Thursday, October 13, 2011

Large enterprises: Demons of modern day economy

The fear of re-occurrence of recession in US and slow down in developing economies is round the corner. Time and again, the debates arise on the root cause. Though the immediate cause is how the Governments respond, the root cause is entirely different. The rise of big organizations is Pandora's box. Never in history till 19th century did we have a list of 'Fortune 1000' companies being made. Never were organizations scale influence the buying potential of a country. Never were people lured so seductively to do a routine boring job and still make money. Never did any economy forced people in vast majority to switch off the brains and just act on a few instructions.

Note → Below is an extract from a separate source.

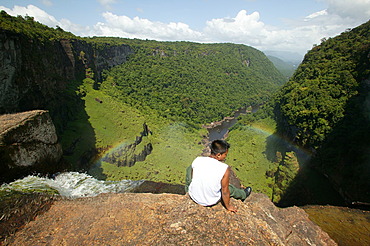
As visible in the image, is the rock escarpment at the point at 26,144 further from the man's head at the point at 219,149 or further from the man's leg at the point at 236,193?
the man's leg at the point at 236,193

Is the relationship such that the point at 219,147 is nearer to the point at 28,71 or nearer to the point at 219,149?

Where did the emergence of large companies start?
From my financial history knowledge, my reckoning is the large companies have started in 18th century in Europe. Kings (read Govt.) needed money to run the country. The religious instituitions started losing shine in the eyes of common man and Kings. They had to devise new ways to pool large amount of money. The best way is to bring individuals together and sell them rights to start big companies. Most of these companies at that time were privateering companies or new land exploration companies. (Remember East India Company). The biggest fillip, is the post 1939 depression. When scale started mattering. People started investing in companies and as retail investors grew so did the number of the large companies. In summary the big companies were created not out of dire business necessity (remember economies of scale has a breakdown point) but out self interest. And large companies stay like that not because to be competitive (for which they have to be agile) but because they have enough clout which can be exploited by all its stake holders. (investors, employees, clients)

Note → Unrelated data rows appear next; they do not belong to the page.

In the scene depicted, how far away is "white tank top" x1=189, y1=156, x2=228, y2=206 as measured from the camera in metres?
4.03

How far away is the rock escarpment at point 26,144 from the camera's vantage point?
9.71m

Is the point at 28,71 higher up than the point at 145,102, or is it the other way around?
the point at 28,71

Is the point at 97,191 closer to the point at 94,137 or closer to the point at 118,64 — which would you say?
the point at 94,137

So what harm are the big companies doing to mankind?

1. They influence buying patterns of a whole country not because of the wealth they generate but because of wages they pay out. Wealth created for share holders is always good and is a motivating factor for entrepreneurship. But large wealth distributed in form of salaries takes a country's population to ransom. Recollect what has happened in the case of Satyam computers debacle. Had there been no intervention by government, more than 60,000 families would have less wealth to spend and hence the economy going down. The same has happened with the financial giants crumbling in 2008 in US.

2. Kill creativity, innovation by providing a boring option for a large sack in return. How many large companies do actually innovate? Even the few which do, is more because an influential person is inclined to innovate and not a company as such. Large companies want people to do mediocre routine jobs and are willing to pay a hefty sum in return. Though I have no qualms in pocketing the big money offered, but I am seriously against the killing of innovation. When the world did not have such big organizations, there was a free world. One could pick what he wants to do and be the best in doing that. In the process he also made big money. But now as big money can be made without being your best, large organizations are killing smartness in people.

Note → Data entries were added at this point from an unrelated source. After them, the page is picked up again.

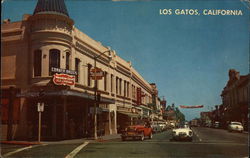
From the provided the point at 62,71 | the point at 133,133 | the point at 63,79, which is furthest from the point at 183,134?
the point at 62,71

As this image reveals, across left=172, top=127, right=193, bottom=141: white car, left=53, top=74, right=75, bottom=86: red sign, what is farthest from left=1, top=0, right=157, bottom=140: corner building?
left=172, top=127, right=193, bottom=141: white car

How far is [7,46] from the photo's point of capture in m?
26.3

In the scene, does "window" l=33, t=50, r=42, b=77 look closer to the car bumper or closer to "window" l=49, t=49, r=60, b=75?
"window" l=49, t=49, r=60, b=75

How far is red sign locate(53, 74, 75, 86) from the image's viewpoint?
24003 millimetres

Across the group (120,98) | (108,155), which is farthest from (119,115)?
(108,155)

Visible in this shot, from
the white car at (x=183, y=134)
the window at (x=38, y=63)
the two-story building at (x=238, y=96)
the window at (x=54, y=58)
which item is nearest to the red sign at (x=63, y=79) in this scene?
the window at (x=54, y=58)

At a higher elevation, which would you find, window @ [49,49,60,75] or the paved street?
window @ [49,49,60,75]

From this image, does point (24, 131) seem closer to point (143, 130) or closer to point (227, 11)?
point (143, 130)

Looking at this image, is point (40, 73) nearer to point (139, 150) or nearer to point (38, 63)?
point (38, 63)

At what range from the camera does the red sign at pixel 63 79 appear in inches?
945

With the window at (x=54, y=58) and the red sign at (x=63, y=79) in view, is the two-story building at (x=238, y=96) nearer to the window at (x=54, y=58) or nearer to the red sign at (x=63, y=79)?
the red sign at (x=63, y=79)

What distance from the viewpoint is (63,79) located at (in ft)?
80.9

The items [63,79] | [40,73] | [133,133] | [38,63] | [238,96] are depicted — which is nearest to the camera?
[133,133]

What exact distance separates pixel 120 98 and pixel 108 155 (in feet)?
93.1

3. Killing Motivation for smaller innovative companies to thrive: If you have not heard about the number of acquisitions companies like oracle, cisco, google make, please check them. They would gobble up any company in early stage as soon as they see that the company has a good potential. Nothing wrong in that, had the larger companies in all the right zeal and spirit continued the vision of the start-ups. But the motive is to nip competition in bud than to promote any healthy competition. This would demotivate most of the entrepreneurs.

4. Uncertainty in occurrence of economic cycles: If the infusion of economic cycles is one output of emergence of large companies, the uncertainty in occurrence of these cycles is the second. A company cannot  control all the activities of its employees/ecosystem. The best example is of how Bear Stearns lost all it valuation for a single act of its employee Richard Marin. One stupid act not only sounded a death knell to the bank but also worsened the economic situation of the whole world. Because of their size, the large companies create ripples in the world.